Collection DIBICA Classique

Tous les articles créés ou soumis au cours des vingt premières années du projet, de 1995 à 2015.

Rainisoalambo (A)

1830-1904
Luthérien
Madagascar

Rainisoalambo Le mouvement de réveil qui se répandait en Europe dans le courant du 19è siècle fit aussi son apparition à Madagascar dans la région de l’Isandra, pays Betsileo où vivait Rainisoalambo.

Rainisoalambo, comme les princes betsileo, habitait Ambalavato, un hameau coutumier. Il dépendait du quartier d’Ambatoreny, à l’est du district de Soatanàna, Fianarantsoa. Il était le fils d’une lignée de devins, chargée de l’éducation des princes et fut élevé parmi eux.

Rainisoalambo occupa la fonction de chef de la garde royale et aussi porte-parole du souverain en raison de son grand talent pour les discours et les joutes verbales. Les gens le prenaient aussi pour défendre leurs causes. Il avait le don de convaincre et de persuader à tel point qu’il gagnait presque toujours la partie devant ses adversaires.

C’était aussi un devin guérisseur traditionnel renommé. Vers 1892 comme il était avancé en âge– la soixantaine–il abandonna ses fonctions à la cour et se consacra à l’agriculture, surtout la culture du riz, pensant qu’elle lui rapporterait beaucoup plus d’argent.

La Mission de Londres (LMS) [1] avait déjà fondé une église dans le village d’Ambatoreny, qui servait d’école en dehors des services religieux avec le pasteur faisant office d’instituteur. Ces pasteurs-évangelistes étaient formés dans les institutions théologiques de la LMS. Étant vêtus à l’européenne et disciplinés, ils étaient payés et n’étaient pas soumis à la corvée. Ils représentaient aux yeux des ruraux le modèle d’un nouveau style de vie.

Rainisoalambo enviait leur train de vie et pensait qu’en devenant pasteur, il serait, lui aussi, comme eux. C’était un homme ambitieux et intelligent. Encouragé par ses proches, il apprit à lire la Bible et à écrire. Il accepta le baptême en 1884 dans l’espoir de s’enrichir après sa nomination comme pasteur. Il n’abandonna pas pour autant ses pratiques païennes. Après une formation biblique de six mois, il fut nommé catéchiste responsable de sa paroisse mais non salarié. Déçu, il reprit ses activités d’antan de cultivateur et de devin guérisseur.

A cette époque, le niveau de vie des gens dans les villages reculés comme celui de Rainisoalambo était très bas. En même temps, une épidémie de variole et de paludisme frappa la région et tua beaucoup de gens. La famine sévissait. En plus, les Bara et Sakalava [2]–tribus vivant à côté de la tribu Betsileo–se relayaient pour attaquer et piller les villages. Les exigences royales s’ajoutaient aux malheurs des gens : tous les hommes dès l’adolescence devaient payer des impôts pour contribuer aux amendes qu’exigeait la France, puissance colonisatrice.

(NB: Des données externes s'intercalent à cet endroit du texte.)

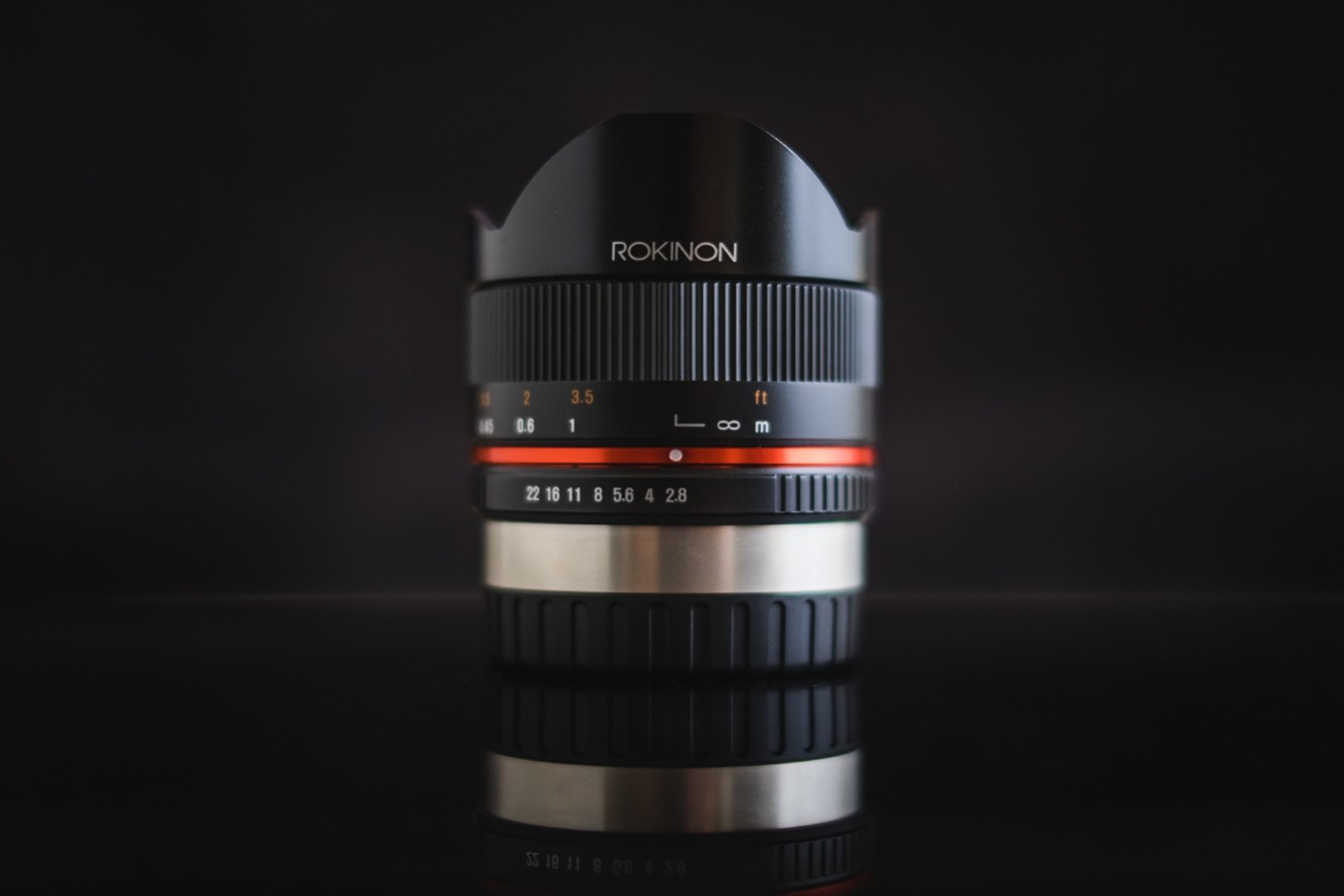 Rokinon 8mm f/2.8 UMC Fisheye II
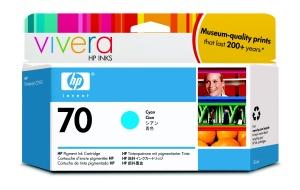 HP 70 Cyan DJ Ink Cart, 130 ml, C9452A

Les charmes et les pharmacopées étaient impuissants à guérir la pauvreté, la malnutrition, et la maladie. La famille de Rainisoalambo était décimée, il ne lui restait plus que sept bœufs, et ses rizières n’étaient plus cultivées et tombaient en friche. Il était très malade et vivait dans un extrême dénuement. Son corps était couvert d’ulcères qui le faisaient souffrir et le rendaient incapable de travailler. Ses proches le quittèrent.

Du fond de sa misère et de son désespoir Rainisoalambo interpella le Dieu dont il connaissait déjà l’existence. La même nuit, la nuit du 14 octobre 1894, d’après son témoignage, pendant qu’il dormait il fit un rêve où il voyait quelqu’un, habillé d’un vêtement d’une blancheur inexprimable, qui se tenait à son côté et lui disait de jeter ses amulettes et d’abandonner ses moyens de divination qui, d’un côté, étaient pour lui ses protecteurs et de l’autre, lui donnaient son identité en tant que devin.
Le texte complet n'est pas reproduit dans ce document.